HOPE
Uyandığımda, saatler önce olanların sadece bir rüya olduğunu düşündüm. Asla gerçekleşmeyecek bir rüya. Çünkü insanlar değişmezdi...
Enrique bana tekrar tekrar acı çektirmişti. Kalpsizdi; soğuktu. İstediğini becerip kendine boyun eğdirmek için doğmuş mükemmel bir erkek örneğinden başka bir şey değildi..
Ama yanılmıştım.
Yanımda şeytanın yakışıklı yüzüyle uyandım. Gülüşü kalp atışlarımı hızlandırdı. Belki de bana kalp krizi geçirtmek istiyordu?
Tüm ölümlüleri uzak tutabildiğim hâlde neden şeytanın ta kendisinin ruhuma girmesine izin veriyorum? Ölümüm olabilecek insan görünümlü şeytana baktım.
Yüz hatlarını daha da ortaya çıkaran siyah bir takım elbise giymişti. Beni o takım içinde becerdiğini düşününce dudaklarımı yaladım. Bu gerçekten güzel olurdu.
Usulca kıkırdadığını duyunca yüzüme bakıp sırıttığını gördüm. Neden bu kadar eğleniyordu?
“Şeytan da bir zamanlar bir melekti. Bunu unutma, Hope,” deyip sert bir ifadeyle yüzüme baktığında bacaklarımın arası sırılsıklam oldu.
“Sonra cezalandırılıp cehenneme gönderildi,” deyip doğruldum. Yüzümün neredeyse onunkiyle aynı hizada olması beni eskisinden daha güçlü gösteriyordu.
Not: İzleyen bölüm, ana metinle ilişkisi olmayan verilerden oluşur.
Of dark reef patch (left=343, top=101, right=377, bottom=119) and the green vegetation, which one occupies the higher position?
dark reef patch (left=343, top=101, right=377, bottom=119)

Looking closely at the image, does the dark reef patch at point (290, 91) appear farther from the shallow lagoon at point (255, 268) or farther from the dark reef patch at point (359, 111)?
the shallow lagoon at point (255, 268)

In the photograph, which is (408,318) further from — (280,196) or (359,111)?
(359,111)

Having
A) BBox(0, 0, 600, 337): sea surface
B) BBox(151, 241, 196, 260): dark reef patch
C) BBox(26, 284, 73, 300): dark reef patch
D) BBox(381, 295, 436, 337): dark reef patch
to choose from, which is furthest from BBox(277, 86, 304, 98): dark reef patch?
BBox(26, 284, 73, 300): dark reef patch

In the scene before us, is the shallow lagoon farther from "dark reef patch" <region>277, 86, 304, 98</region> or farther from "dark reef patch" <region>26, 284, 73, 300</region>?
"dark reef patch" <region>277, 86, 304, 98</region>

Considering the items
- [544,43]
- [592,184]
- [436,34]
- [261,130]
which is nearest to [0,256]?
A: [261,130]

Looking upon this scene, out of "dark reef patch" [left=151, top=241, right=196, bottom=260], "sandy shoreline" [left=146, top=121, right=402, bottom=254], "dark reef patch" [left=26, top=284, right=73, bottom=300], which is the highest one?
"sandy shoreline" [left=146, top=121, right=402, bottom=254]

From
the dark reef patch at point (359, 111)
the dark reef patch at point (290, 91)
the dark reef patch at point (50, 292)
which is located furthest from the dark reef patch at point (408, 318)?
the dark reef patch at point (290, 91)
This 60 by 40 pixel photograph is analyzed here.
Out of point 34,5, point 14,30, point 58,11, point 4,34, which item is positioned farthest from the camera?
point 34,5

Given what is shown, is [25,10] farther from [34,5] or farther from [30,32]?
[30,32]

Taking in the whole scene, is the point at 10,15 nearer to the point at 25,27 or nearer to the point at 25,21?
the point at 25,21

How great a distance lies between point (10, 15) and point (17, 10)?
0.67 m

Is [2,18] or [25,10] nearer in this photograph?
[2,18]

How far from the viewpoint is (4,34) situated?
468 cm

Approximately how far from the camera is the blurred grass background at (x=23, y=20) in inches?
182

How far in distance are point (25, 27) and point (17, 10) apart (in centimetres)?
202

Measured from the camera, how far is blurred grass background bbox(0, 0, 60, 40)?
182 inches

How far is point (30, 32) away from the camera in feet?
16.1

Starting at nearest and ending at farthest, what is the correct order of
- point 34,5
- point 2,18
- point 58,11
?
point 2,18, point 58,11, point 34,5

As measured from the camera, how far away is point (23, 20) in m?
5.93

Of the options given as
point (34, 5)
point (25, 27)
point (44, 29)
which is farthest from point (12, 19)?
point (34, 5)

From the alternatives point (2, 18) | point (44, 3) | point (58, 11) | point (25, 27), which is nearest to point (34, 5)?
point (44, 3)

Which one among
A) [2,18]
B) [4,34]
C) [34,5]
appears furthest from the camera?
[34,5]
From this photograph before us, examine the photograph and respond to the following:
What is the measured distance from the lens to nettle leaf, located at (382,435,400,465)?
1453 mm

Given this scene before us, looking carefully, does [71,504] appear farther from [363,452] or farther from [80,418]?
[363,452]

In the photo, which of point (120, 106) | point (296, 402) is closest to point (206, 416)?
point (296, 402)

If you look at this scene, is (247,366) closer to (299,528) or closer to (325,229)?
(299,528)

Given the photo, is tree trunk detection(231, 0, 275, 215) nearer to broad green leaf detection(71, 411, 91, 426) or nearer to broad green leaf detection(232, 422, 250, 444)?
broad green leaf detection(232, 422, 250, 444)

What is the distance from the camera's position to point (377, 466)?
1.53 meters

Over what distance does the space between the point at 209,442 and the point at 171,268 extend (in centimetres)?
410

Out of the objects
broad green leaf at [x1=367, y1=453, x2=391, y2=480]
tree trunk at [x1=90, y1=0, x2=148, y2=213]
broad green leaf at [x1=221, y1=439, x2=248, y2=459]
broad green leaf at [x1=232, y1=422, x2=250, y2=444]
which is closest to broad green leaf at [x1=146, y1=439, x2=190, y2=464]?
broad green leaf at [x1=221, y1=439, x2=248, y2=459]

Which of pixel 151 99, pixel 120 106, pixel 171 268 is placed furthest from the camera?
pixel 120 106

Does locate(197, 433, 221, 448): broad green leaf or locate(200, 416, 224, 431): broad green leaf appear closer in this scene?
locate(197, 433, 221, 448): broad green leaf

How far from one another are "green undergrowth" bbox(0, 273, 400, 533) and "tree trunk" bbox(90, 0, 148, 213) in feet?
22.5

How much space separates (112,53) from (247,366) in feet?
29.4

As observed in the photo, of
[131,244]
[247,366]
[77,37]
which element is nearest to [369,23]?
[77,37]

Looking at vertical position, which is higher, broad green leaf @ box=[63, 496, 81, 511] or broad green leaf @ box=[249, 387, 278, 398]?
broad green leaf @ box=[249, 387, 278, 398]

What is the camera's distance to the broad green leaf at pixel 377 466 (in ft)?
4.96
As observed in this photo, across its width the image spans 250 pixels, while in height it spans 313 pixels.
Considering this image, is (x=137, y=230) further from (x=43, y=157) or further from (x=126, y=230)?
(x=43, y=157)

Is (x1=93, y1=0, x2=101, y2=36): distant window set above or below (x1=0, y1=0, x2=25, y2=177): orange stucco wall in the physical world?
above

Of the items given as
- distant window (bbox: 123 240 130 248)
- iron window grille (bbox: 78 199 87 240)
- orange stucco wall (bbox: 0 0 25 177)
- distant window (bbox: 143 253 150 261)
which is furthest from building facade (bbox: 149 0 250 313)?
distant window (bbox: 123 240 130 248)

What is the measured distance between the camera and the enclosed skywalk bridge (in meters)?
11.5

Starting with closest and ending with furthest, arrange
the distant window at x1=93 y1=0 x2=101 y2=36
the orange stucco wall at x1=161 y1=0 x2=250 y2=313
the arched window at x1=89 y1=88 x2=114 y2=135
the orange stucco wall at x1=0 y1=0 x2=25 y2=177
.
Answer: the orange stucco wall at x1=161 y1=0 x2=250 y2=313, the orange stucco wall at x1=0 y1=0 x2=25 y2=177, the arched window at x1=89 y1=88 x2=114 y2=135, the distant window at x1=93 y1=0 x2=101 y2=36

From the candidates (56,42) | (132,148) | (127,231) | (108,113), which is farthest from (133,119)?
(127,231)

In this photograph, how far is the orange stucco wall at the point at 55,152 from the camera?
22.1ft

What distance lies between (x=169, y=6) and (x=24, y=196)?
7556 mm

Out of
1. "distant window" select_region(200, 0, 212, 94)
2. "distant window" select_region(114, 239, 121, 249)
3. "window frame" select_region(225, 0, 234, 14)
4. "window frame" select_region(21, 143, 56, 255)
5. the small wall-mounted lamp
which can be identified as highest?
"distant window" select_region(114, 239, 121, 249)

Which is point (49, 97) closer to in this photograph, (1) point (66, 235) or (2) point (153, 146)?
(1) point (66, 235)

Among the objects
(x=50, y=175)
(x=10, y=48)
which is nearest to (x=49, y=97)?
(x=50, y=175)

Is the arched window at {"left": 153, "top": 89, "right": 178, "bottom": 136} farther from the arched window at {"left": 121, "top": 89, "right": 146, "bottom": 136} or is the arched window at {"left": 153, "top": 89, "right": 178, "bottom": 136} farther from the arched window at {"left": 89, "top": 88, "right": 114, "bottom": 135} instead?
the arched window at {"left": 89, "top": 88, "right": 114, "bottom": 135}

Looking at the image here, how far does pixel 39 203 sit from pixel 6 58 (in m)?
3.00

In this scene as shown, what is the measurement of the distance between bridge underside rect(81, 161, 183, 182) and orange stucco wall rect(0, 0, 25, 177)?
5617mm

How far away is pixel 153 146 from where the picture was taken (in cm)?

Yüzüme yaklaştığında gerginlikten yutkundum.
“Sadece belli bir gruptaki insanlar tarafından yazılmış kitapları okursan Tanrı'nın iyi adam olduğuna nasıl emin olabilirsin?” diye sordu, biraz daha yaklaşarak.
Derinlerde bir yerde haklı olduğunu biliyordum. Duyduklarımı, okuduklarımı, gördüklerimi hiç sorgulamamıştım.
Bugünlere kadar ulaşmayı başaran bir hikâyeyi hiç sorgulamamıştım. Peki, ya şimdiye kadar var olan tek hikâye buysa? Ya her şeyi belirleyen savaşı kötü adamlar kazandıysa?
“İncil doğru olsa bile, Şeytan sadece on kişiyi öldürürken Tanrı'nın neden iki milyondan fazla insanı katlettiğini hiç sorguladın mı? Şimdi söyle bana. Bu hikâyedeki gerçek kötü kim?”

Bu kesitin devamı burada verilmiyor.